## [DIRECTIONS]
Copy out, word for word, the part of the records below that opens with the line containing "How much distance lies" and closes with the line containing "Between the distant", including both of those lines.

## [ENTRIES PROVIDED]
------------------------------------------------------------

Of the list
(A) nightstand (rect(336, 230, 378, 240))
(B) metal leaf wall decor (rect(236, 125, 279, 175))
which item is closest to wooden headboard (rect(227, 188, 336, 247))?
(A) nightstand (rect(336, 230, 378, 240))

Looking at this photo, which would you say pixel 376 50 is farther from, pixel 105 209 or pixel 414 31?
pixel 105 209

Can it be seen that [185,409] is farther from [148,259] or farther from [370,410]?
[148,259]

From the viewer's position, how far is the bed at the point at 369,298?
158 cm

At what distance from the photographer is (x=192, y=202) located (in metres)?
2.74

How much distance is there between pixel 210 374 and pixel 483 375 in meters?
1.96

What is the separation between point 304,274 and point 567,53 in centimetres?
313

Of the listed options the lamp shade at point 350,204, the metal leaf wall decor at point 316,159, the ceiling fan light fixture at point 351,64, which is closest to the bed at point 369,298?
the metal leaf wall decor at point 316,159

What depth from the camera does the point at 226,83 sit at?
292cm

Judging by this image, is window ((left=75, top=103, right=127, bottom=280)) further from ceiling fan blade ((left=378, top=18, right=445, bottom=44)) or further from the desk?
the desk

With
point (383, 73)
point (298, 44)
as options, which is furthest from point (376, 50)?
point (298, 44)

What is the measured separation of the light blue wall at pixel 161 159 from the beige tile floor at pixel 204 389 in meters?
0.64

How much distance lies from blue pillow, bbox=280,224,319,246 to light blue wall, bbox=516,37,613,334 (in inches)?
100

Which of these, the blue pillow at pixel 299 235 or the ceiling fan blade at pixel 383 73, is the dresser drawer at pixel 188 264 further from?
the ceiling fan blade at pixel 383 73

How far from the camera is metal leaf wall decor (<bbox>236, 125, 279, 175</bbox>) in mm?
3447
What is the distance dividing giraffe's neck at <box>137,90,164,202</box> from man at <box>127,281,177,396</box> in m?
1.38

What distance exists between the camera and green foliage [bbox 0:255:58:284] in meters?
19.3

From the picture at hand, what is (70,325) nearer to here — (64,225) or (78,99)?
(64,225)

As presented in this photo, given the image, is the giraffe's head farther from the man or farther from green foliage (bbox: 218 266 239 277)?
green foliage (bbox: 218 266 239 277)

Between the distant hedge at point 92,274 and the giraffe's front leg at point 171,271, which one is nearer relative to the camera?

------------------------------------------------------------

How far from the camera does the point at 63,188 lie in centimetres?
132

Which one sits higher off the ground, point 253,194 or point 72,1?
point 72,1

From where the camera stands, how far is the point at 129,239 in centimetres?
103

------------------------------------------------------------

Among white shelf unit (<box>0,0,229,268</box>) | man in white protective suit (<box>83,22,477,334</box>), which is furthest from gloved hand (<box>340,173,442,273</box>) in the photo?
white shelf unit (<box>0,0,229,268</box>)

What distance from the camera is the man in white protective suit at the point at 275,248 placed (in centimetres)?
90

------------------------------------------------------------

## [RESPONSE TO THE TASK]
How much distance lies from blue pillow, bbox=280,224,319,246 to light blue wall, bbox=516,37,613,334 (in inches)?
100

Which of these, the blue pillow at pixel 299 235 or the ceiling fan blade at pixel 383 73, is the dresser drawer at pixel 188 264 further from?
the ceiling fan blade at pixel 383 73

How far from the camera is metal leaf wall decor (<bbox>236, 125, 279, 175</bbox>) in mm?
3447
What is the distance dividing giraffe's neck at <box>137,90,164,202</box> from man at <box>127,281,177,396</box> in m?
1.38

What distance exists between the camera and green foliage [bbox 0:255:58:284] in meters?
19.3

From the picture at hand, what is (70,325) nearer to here — (64,225) or (78,99)?
(64,225)

As presented in this photo, given the image, is the giraffe's head farther from the man or farther from green foliage (bbox: 218 266 239 277)?
green foliage (bbox: 218 266 239 277)

Between the distant hedge at point 92,274 and the giraffe's front leg at point 171,271, which one is nearer relative to the camera?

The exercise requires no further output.